Janis’s affirmation echoed around the room with no dissenters.
“Grant and I want to be drivers and equipment handlers,” Tom said. “We know the risks.”
“You’re in,” Mike agreed. “It will be good if you guys can handle equipment transfer with us and guard our vehicle. Steve can concentrate on filming. We need him with us. Anything else on the ruins?”
“Can I go in with you,” Loretta asked.
“Nope. The only ones spending the night in the ruins will be combat tested veterans of the Haunt war, Radalia Dimension battle, and slime demon fights. We fight, and nobody runs,” Mike explained. “If you don’t get in the way, you can help with equipment handling and stay in the Demon Inc equipment van, but it will be an overnighter. We need the van on scene in case of injury.”
“I’d like that.”
“Okay, then… let me move on to our C.A.I.R. problem. Luckily, they’re fixated on me. I think tonight ended the piecemeal, half measures. I believe, like Demon and Mongo, the fighter came with his men to either maim or kill me. I’ve wondered since we found weapons with extra magazines on Butch’s companions, if they planned to
kill everyone and escape.”
“I found the Imam’s Masjid.
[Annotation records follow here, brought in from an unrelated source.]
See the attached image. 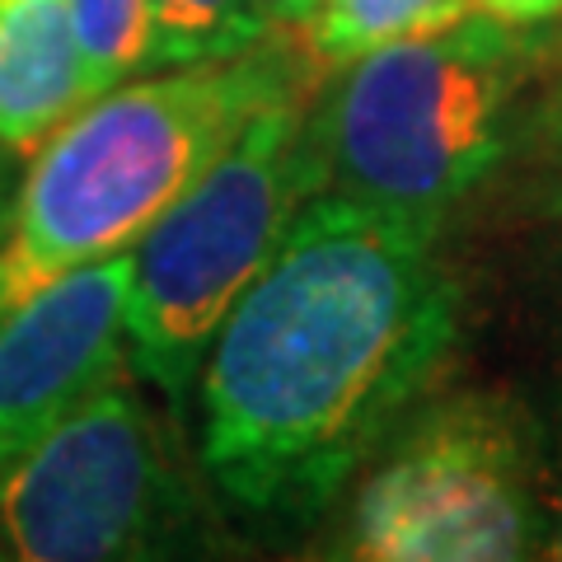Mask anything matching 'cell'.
Here are the masks:
<instances>
[{
	"label": "cell",
	"instance_id": "9a60e30c",
	"mask_svg": "<svg viewBox=\"0 0 562 562\" xmlns=\"http://www.w3.org/2000/svg\"><path fill=\"white\" fill-rule=\"evenodd\" d=\"M549 558H562V487H558V502H553V535H549Z\"/></svg>",
	"mask_w": 562,
	"mask_h": 562
},
{
	"label": "cell",
	"instance_id": "8992f818",
	"mask_svg": "<svg viewBox=\"0 0 562 562\" xmlns=\"http://www.w3.org/2000/svg\"><path fill=\"white\" fill-rule=\"evenodd\" d=\"M539 506L516 427L492 403L431 408L361 483L347 558L506 562L535 553Z\"/></svg>",
	"mask_w": 562,
	"mask_h": 562
},
{
	"label": "cell",
	"instance_id": "6da1fadb",
	"mask_svg": "<svg viewBox=\"0 0 562 562\" xmlns=\"http://www.w3.org/2000/svg\"><path fill=\"white\" fill-rule=\"evenodd\" d=\"M436 221L314 192L216 328L202 464L254 516H314L441 366L454 286Z\"/></svg>",
	"mask_w": 562,
	"mask_h": 562
},
{
	"label": "cell",
	"instance_id": "4fadbf2b",
	"mask_svg": "<svg viewBox=\"0 0 562 562\" xmlns=\"http://www.w3.org/2000/svg\"><path fill=\"white\" fill-rule=\"evenodd\" d=\"M314 10H319V0H262V14H268L272 29H295L301 33L314 20Z\"/></svg>",
	"mask_w": 562,
	"mask_h": 562
},
{
	"label": "cell",
	"instance_id": "30bf717a",
	"mask_svg": "<svg viewBox=\"0 0 562 562\" xmlns=\"http://www.w3.org/2000/svg\"><path fill=\"white\" fill-rule=\"evenodd\" d=\"M469 10L473 0H319L305 33H310V52L319 61L347 66L351 57L375 52L384 43L446 29L464 20Z\"/></svg>",
	"mask_w": 562,
	"mask_h": 562
},
{
	"label": "cell",
	"instance_id": "ac0fdd59",
	"mask_svg": "<svg viewBox=\"0 0 562 562\" xmlns=\"http://www.w3.org/2000/svg\"><path fill=\"white\" fill-rule=\"evenodd\" d=\"M0 558H5V553H0Z\"/></svg>",
	"mask_w": 562,
	"mask_h": 562
},
{
	"label": "cell",
	"instance_id": "8fae6325",
	"mask_svg": "<svg viewBox=\"0 0 562 562\" xmlns=\"http://www.w3.org/2000/svg\"><path fill=\"white\" fill-rule=\"evenodd\" d=\"M66 10L76 24L90 99L146 66V0H66Z\"/></svg>",
	"mask_w": 562,
	"mask_h": 562
},
{
	"label": "cell",
	"instance_id": "2e32d148",
	"mask_svg": "<svg viewBox=\"0 0 562 562\" xmlns=\"http://www.w3.org/2000/svg\"><path fill=\"white\" fill-rule=\"evenodd\" d=\"M549 132H553V146H558V155H562V85H558V94H553V103H549Z\"/></svg>",
	"mask_w": 562,
	"mask_h": 562
},
{
	"label": "cell",
	"instance_id": "52a82bcc",
	"mask_svg": "<svg viewBox=\"0 0 562 562\" xmlns=\"http://www.w3.org/2000/svg\"><path fill=\"white\" fill-rule=\"evenodd\" d=\"M127 277L132 249L70 268L0 310V469L122 375Z\"/></svg>",
	"mask_w": 562,
	"mask_h": 562
},
{
	"label": "cell",
	"instance_id": "5b68a950",
	"mask_svg": "<svg viewBox=\"0 0 562 562\" xmlns=\"http://www.w3.org/2000/svg\"><path fill=\"white\" fill-rule=\"evenodd\" d=\"M188 512L146 403L122 380L0 469V553L109 562L165 553Z\"/></svg>",
	"mask_w": 562,
	"mask_h": 562
},
{
	"label": "cell",
	"instance_id": "7a4b0ae2",
	"mask_svg": "<svg viewBox=\"0 0 562 562\" xmlns=\"http://www.w3.org/2000/svg\"><path fill=\"white\" fill-rule=\"evenodd\" d=\"M291 85L286 57L249 47L85 99L20 173L0 235V310L70 268L136 249L239 122Z\"/></svg>",
	"mask_w": 562,
	"mask_h": 562
},
{
	"label": "cell",
	"instance_id": "ba28073f",
	"mask_svg": "<svg viewBox=\"0 0 562 562\" xmlns=\"http://www.w3.org/2000/svg\"><path fill=\"white\" fill-rule=\"evenodd\" d=\"M85 99L66 0H0V146L33 155Z\"/></svg>",
	"mask_w": 562,
	"mask_h": 562
},
{
	"label": "cell",
	"instance_id": "277c9868",
	"mask_svg": "<svg viewBox=\"0 0 562 562\" xmlns=\"http://www.w3.org/2000/svg\"><path fill=\"white\" fill-rule=\"evenodd\" d=\"M314 192L310 109L291 85L258 103L183 198L140 235L127 277V342L165 398L188 394L225 314L268 268Z\"/></svg>",
	"mask_w": 562,
	"mask_h": 562
},
{
	"label": "cell",
	"instance_id": "5bb4252c",
	"mask_svg": "<svg viewBox=\"0 0 562 562\" xmlns=\"http://www.w3.org/2000/svg\"><path fill=\"white\" fill-rule=\"evenodd\" d=\"M20 160L10 146H0V235H5V221H10V202H14V188H20Z\"/></svg>",
	"mask_w": 562,
	"mask_h": 562
},
{
	"label": "cell",
	"instance_id": "9c48e42d",
	"mask_svg": "<svg viewBox=\"0 0 562 562\" xmlns=\"http://www.w3.org/2000/svg\"><path fill=\"white\" fill-rule=\"evenodd\" d=\"M262 0H146V66L239 57L268 38Z\"/></svg>",
	"mask_w": 562,
	"mask_h": 562
},
{
	"label": "cell",
	"instance_id": "3957f363",
	"mask_svg": "<svg viewBox=\"0 0 562 562\" xmlns=\"http://www.w3.org/2000/svg\"><path fill=\"white\" fill-rule=\"evenodd\" d=\"M520 57L512 24L469 10L338 66L310 109L319 192L441 225L502 160Z\"/></svg>",
	"mask_w": 562,
	"mask_h": 562
},
{
	"label": "cell",
	"instance_id": "e0dca14e",
	"mask_svg": "<svg viewBox=\"0 0 562 562\" xmlns=\"http://www.w3.org/2000/svg\"><path fill=\"white\" fill-rule=\"evenodd\" d=\"M558 20H562V14H558ZM558 47H562V33H558Z\"/></svg>",
	"mask_w": 562,
	"mask_h": 562
},
{
	"label": "cell",
	"instance_id": "7c38bea8",
	"mask_svg": "<svg viewBox=\"0 0 562 562\" xmlns=\"http://www.w3.org/2000/svg\"><path fill=\"white\" fill-rule=\"evenodd\" d=\"M473 10L492 14V20L512 24V29H530V24H549L562 14V0H473Z\"/></svg>",
	"mask_w": 562,
	"mask_h": 562
}]
</instances>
It’s local, but in Hayward. They knew somehow we would be going to Porky’s.” Denny turned his satellite laptop for Mike to see the Masjid. “It’s listed as a Masjid, but it’s in a house. I’m betting the Buick is bugged. I’ll go out and find it. It will give me a chance to try out my new tool. It can sense any signal. I hoped to use it in a refined form to find possible dimensional rifts. Be right back.”
“What can we do about C.A.I.R., Mike,” Jerry asked, as Denny left with Joanie to examine the Buick.
“Not much on this except to keep your eyes open. Mongo and I will maybe fly over there and investigate the Masjid tonight. There’s no moon to speak of with the cloud cover. This would be a perfect time to practice my power of flight. We can carry Demon with us.”
“Do you think we should all stay here tonight?”
“I don’t think that’s necessary, Laura. I’ll text everyone with what we find afterwards. I guess we’re done for tonight. I assume you’ll handle the contract, Steve?”
“I will contact SyFy tonight. They assigned a producer for me to contact the moment we decided to go ahead with the project. I’m sure I will have a date for this overnighter by morning.”
“Great.”
Denny rushed back in with a small device in hand, shushing everyone. He showed it to them and then put it outside again. He returned with Joanie. “It was under the driver’s seat, Mike. That gizmo is high tech expensive too. They only needed one of those super-bugs. I scanned the other vehicles. They’re clean.”
“Very cool, Den,” Stan said. “Maybe Super Mongo should fly it out over the ocean.”
“We can do better than that,” Mike said. “We can mislead them whenever we want. Denny will check our vehicles from now on. I must have run in the store without locking the door. It doesn’t take long to plant. That solves our mysterious offended Moslem appearances.”
“I guess we better leave you to it,” Connie said. “We have classes tomorrow, unlike you high school kids.”